For foreign policy, however, the situation is different because there, Mr. Frum argues, partisan dissension hurts the effectiveness of the policy itself. It does this, for instance, by harming U.S. credibility abroad and giving confidence to its enemies while weakening its own war-fighting resolve. His answer is to revive the House and Senate bipartisan, informal foreign-policy meetings with the White House. He suggests the president learn from bipartisan commissions that could propose rules and laws to govern the war on terror and overseas.

One of his more important observations applies not just to foreign policy, but to leadership of the nation over the next four years. Mr. Frum writes, “It’s essential to acknowledge mistakes and learn from them. But in this war, the Bush administration knew that any attempt to identify and fix errors would be savagely exploited by domestic opponents.”

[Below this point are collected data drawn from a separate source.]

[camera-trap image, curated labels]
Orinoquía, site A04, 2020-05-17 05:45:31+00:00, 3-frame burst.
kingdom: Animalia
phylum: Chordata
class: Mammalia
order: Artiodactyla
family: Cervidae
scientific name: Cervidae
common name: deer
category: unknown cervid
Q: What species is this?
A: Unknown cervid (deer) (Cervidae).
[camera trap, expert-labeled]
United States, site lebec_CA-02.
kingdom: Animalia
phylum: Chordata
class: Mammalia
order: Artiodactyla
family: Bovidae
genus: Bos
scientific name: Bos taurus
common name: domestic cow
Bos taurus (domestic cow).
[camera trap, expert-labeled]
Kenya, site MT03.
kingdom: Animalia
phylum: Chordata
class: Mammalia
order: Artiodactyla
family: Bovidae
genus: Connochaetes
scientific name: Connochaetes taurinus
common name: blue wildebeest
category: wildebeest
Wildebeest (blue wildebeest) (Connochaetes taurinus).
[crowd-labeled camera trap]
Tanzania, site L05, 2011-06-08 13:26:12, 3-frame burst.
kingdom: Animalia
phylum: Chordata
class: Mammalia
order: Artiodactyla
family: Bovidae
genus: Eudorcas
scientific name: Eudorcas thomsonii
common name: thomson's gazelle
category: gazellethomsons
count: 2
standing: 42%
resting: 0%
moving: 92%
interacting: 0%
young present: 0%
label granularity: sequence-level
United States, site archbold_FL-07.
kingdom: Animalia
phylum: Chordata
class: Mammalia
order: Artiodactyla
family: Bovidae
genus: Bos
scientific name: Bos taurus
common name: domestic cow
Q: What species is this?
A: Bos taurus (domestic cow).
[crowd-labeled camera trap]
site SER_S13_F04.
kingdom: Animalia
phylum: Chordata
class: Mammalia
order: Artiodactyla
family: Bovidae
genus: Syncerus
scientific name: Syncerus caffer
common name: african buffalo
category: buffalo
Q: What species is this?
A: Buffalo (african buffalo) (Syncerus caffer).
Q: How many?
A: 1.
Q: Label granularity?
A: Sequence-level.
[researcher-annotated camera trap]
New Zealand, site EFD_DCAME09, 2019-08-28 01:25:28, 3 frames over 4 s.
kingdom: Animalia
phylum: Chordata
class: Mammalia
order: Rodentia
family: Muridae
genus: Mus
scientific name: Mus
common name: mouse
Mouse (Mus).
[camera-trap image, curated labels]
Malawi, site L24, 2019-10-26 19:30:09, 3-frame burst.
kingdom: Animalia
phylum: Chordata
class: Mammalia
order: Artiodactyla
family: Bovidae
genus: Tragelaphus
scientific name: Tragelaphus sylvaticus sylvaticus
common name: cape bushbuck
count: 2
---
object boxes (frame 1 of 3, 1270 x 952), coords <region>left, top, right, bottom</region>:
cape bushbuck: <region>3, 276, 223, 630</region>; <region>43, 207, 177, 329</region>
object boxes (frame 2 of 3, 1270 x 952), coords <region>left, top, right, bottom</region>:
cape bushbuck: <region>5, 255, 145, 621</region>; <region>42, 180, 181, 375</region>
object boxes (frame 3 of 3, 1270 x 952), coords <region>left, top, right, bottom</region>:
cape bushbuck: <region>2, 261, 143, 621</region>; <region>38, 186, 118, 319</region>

This belief feeds a Democratic frenzy and a Republican arrogance, and spills into every area of policy. It is crippling such basic requirements of government as creating a budget and making progress elsewhere very difficult. Watch Al Gonzales, the president’s nominee for attorney general, get grilled in the Senate over his advice on the Geneva Conventions and subsequent events at Abu Ghraib prison. Mr. Gonzales, in hindsight, may well wish he better understood the possible, terrible outcomes there – but could

he admit it? Listen for talk about the effects of a growing deficit; you’d think Democrats had always been deficit hawks and that Republicans weren’t aware of any problem at all.

It would be silly to suggest that Democrats give up on their beliefs or that Republicans renounce their policies. This isn’t about ideas, but how they are argued. Sometime during those congressional-White House bipartisan meetings Mr. Frum suggests, party leaders need to cut a deal. Neither can operate very well in the narrow debating space they’ve allowed each other. Both would benefit from backing off. Their policies might improve, too.